=== FRAGMENTO DE PÁGINA ===

# Construcción para altavoz de medios abierto / cerrado



## Valvolino (Jul 29, 2011)

Hola a todos,

Tengo la disyuntiva entre escoger un altavoz de medios con la parte trasera abierta o cerrada para una caja de 3 vias. ¿Cuál creeis que ira mejor? Si cojo el que va abierto, creo que quizás sería buena idea poner una separación de aglomerado u otro material que lo aisle del flujo de aire del woofer, ya que pienso que podría afectar a su funcionamiento, no creeis??. de esta forma, quedarían dos compartimentos totalmente estancos dentro de la caja.

Quizá la opción con menos quebraderos de cabeza sea cojer un altavoz de medios cerrado, tipo Beyma MC115, por ejemplo. 

En fin, ya me contaréis. Gracias por vuestra ayuda. Un saludo


----------



## angelwind (Ago 4, 2011)

Hola
Si debe ir aislado del woofer.... sea en compartimento aparte o un altavoz cerrado, para evitar la intermodulación acústica.


----------



## Valvolino (Ago 4, 2011)

Muchas gracias por tu respuesta. Al final me he decidido por altavoz de medios abierto y aislar el compartimento. Lo cierto es que me he visto bastante tentado por el MC115 de Beyma que es una especie de mid-tweeter cerrado y de hecho por fuera tiene aspecto de tweeter, pero no tengo muchas referencias de el. Si alguien lo ha usado, ¿podría decirme su opinión? Gracias


----------



## Dr. Zoidberg (Ago 4, 2011)

Los mids que viene "cerrados" tiene la Fs muy alta (sobre los 600Hz...mas o menos) y eso te puede perjudicar el diseño del crossover.


----------

=== EXTRACTO DE DATOS ===

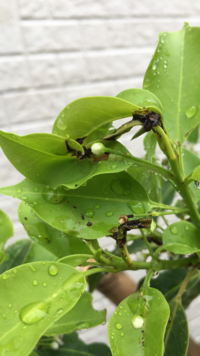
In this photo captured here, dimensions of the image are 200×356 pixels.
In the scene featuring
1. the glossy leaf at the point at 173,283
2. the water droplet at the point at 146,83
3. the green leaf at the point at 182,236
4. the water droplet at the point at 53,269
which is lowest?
the glossy leaf at the point at 173,283

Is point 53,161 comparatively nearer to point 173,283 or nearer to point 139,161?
point 139,161

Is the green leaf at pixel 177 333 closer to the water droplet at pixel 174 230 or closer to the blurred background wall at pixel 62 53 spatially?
the water droplet at pixel 174 230

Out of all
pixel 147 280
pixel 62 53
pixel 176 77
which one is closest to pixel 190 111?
pixel 176 77

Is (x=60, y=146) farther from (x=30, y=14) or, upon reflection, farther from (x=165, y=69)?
(x=30, y=14)

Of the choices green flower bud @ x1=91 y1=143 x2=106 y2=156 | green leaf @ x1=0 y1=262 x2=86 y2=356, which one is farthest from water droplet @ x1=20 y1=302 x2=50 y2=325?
green flower bud @ x1=91 y1=143 x2=106 y2=156

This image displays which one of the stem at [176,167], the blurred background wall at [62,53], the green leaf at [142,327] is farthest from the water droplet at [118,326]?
the blurred background wall at [62,53]

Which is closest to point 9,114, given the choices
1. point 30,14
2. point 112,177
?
point 30,14

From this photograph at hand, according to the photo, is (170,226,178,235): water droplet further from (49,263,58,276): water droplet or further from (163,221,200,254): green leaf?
(49,263,58,276): water droplet
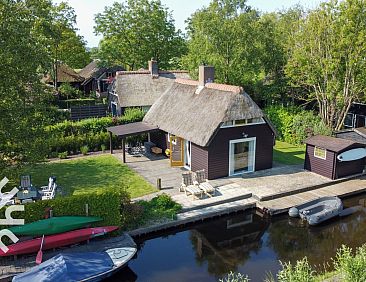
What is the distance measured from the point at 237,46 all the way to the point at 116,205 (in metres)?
20.2

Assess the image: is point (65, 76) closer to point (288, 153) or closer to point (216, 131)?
point (288, 153)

===

▸ OBJETIVO DEL EJERCICIO:
¿Coinciden con el hilo sobre altavoces de medios estas afirmaciones? Contesta sí o no a cada una y cita literalmente las palabras del texto que lo deciden.
1. Valvolino terminó eligiendo un altavoz de medios cerrado.
2. angelwind aconseja aislar el altavoz de medios del woofer para evitar la intermodulación acústica.
3. Según Dr. Zoidberg, los medios cerrados tienen una Fs muy baja.
Los registros no cumplen ninguna función en este ejercicio.

▸ RESPUESTA ESCRITA:
1. No: "Al final me he decidido por altavoz de medios abierto y aislar el compartimento."
2. Sí: "Si debe ir aislado del woofer.... sea en compartimento aparte o un altavoz cerrado, para evitar la intermodulación acústica."
3. No: "Los mids que viene "cerrados" tiene la Fs muy alta (sobre los 600Hz...mas o menos)"